Non sta nella pelle il premier. Eccoli, attorno al tavolo, i venti che stanno contribuendo a far sì che «l'Occidente vada dagli Stati Uniti agli Urali». Usando un artificio retorico dice di aver spiegato così ai suoi figli che gli chiedevano quali fossero le finalità del vertice: «Noi tutti vogliamo fare di questo secolo quello della democrazia e della pace» portandole in paesi che non le conoscono. «Se dovessimo chiuderci nella nostra fortezza occidentale non avremmo conseguito lo scopo vero che dobbiamo perseguire, perché la libertà sfiorirebbe. Noi dobbiamo essere portatori di democrazia e libertà per tutti i popoli» e costituire un «circolo della democrazia e della pace» capace di opporsi al nuovo nemico in agguato «il terrorismo internazionale».

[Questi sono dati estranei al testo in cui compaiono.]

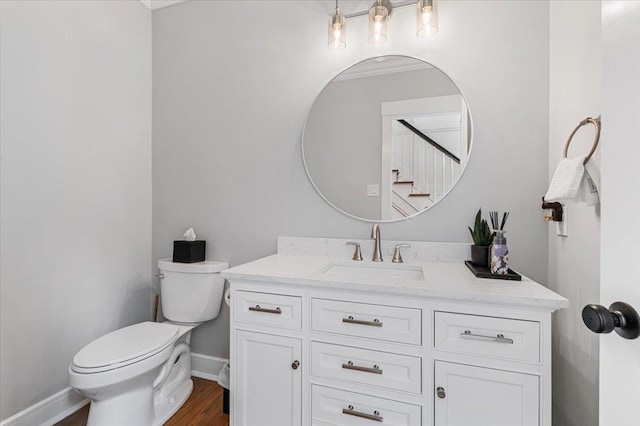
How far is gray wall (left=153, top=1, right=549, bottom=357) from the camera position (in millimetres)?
1515

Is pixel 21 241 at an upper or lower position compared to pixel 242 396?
upper

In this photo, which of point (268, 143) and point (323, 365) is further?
point (268, 143)

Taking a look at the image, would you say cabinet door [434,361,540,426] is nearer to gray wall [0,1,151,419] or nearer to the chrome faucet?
the chrome faucet

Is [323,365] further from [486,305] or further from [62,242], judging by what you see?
[62,242]

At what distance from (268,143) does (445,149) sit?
105 centimetres

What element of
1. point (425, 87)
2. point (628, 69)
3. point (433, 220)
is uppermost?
point (425, 87)

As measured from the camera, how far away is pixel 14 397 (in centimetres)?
149

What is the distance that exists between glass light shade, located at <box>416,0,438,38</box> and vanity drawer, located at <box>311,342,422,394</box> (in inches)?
61.3

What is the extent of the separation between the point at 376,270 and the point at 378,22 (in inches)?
51.3

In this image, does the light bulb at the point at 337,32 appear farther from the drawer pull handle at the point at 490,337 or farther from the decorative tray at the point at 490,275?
the drawer pull handle at the point at 490,337

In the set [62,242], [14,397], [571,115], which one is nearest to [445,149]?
[571,115]

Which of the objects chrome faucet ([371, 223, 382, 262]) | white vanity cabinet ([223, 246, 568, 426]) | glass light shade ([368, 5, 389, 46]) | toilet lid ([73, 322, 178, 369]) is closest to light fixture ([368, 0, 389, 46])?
glass light shade ([368, 5, 389, 46])

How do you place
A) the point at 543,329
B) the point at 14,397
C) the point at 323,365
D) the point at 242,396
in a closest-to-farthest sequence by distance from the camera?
the point at 543,329 < the point at 323,365 < the point at 242,396 < the point at 14,397

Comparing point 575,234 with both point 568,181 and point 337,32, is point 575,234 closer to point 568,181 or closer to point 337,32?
point 568,181
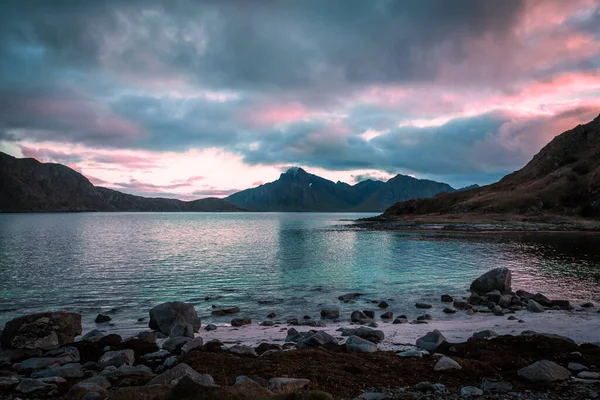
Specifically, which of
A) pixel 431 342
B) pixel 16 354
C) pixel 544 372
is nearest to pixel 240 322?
pixel 16 354

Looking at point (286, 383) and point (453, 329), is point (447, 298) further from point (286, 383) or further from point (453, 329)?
point (286, 383)

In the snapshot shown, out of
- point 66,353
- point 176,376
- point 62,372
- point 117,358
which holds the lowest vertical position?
point 66,353

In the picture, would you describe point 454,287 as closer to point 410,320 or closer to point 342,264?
point 410,320

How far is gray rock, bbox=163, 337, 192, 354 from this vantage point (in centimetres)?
2089

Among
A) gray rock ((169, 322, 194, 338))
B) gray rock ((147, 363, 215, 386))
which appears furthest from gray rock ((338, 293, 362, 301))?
gray rock ((147, 363, 215, 386))

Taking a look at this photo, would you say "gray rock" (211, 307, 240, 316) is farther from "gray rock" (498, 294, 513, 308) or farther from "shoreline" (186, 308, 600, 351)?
"gray rock" (498, 294, 513, 308)

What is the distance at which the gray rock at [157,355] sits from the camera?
19.3 meters

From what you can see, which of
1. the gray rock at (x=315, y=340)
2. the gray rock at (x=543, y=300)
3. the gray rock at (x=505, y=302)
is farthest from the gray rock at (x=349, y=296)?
the gray rock at (x=543, y=300)

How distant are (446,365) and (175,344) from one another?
14217 millimetres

Porte aperte, dunque a Putin. Ed un grazie sentito all'uomo venuto da Mosca ed al presidente americano, «a Vladimr e a George» per il raggiungimento dell'accordo che i venti si accingono a firmare, tanto più che i due non si sono presentati a mani vuote «ma con l'accordo per la riduzione dei due terzi delle testate nucleari». Un gran sorriso del presidente americano saluta l'affermazione. Non muove un muscolo del viso Putin, definito «un sincero liberale» nel tentativo di metterlo di buon umore e che invece poco parteciperà, nell'intera giornata, al clima festaiolo che Berlusconi ha imposto all'incontro ma gli altri mostrano di gradire poco. Chirac, distaccato, commenta l'impegno «des Italiens» ma evita le pacche. Schröder al Berlusconi padrone di tv che voleva acquisire il gruppo Kirch dice «ti sei perso davvero poco». L'ex agente del Kgb sceglie di restare impassibile. L'espressione resta distaccata anche durante la conferenza stampa conclusiva a tre, con Robertson e Berlusconi, che non ha esitato a entrare a gamba tesa, ad interromperlo, temendo di non riuscire a dire la sua, visto che fino a quel momento per lui non c'erano state domande, sui nuovi rapporti tra Russia e Usa. «Non c'è nessuna gelosia -afferma Berlusconi- anzi noi con realismo vogliamo far sì che questi diventino sempre più stretti». Rivendica il suo ruolo, il premier italiano. Di Mago Merlino dell'intesa. Con una serie interminabile di io, ricorda di quando, a Genova, poco meno di un anno fa, durante il G8 favorì il primo incontro tra i due presidenti. Si accaparra una parte del merito dell'accordo sulle armi nucleari. «Il consiglio che si è svolto qui oggi lo abbiamo favorito noi» ricorda a chi lo avesse dimenticato. «E, sempre oggi, io ho sollevato il problema dello smaltimento di ciò che rimane degli arsenali chimici, biologici e dei sottomarini nucleari della vecchia Unione Sovietica». Magari con l'aiuto economico degli altri partner. «Ed io ho anche proposto a Putin che, incontrando i leader di Pakistan e India, proponga loro la mediazione di tutti gli stati della Nato».

La firma solenne viene apposta a mezzogiorno e mezzo. Con brivido. Perché Putin propone di chiamare il Consiglio dei 20 «Casa dei Soviet» e Robertson, tra il serio e il faceto, chiede che sia messo a verbale che si tratta di una battuta. Poi la giornata scorre via veloce. Pranzo, incontri bilaterali, chiacchiere, complimenti obbligati. I problemi vengono rimandati ad altri incontri. Poi tutti a casa. Come bomboniere i Grandi che hanno partecipato al matrimonio tra Oriente e Occidente si portano via penne Aurora e orologi di marca. Sull'Air Force One viene caricata anche una statua destinata a Bush padre. Un busto di donna comprato da Berlusconi per venticinque milioni in un negozio di via dei Coronari.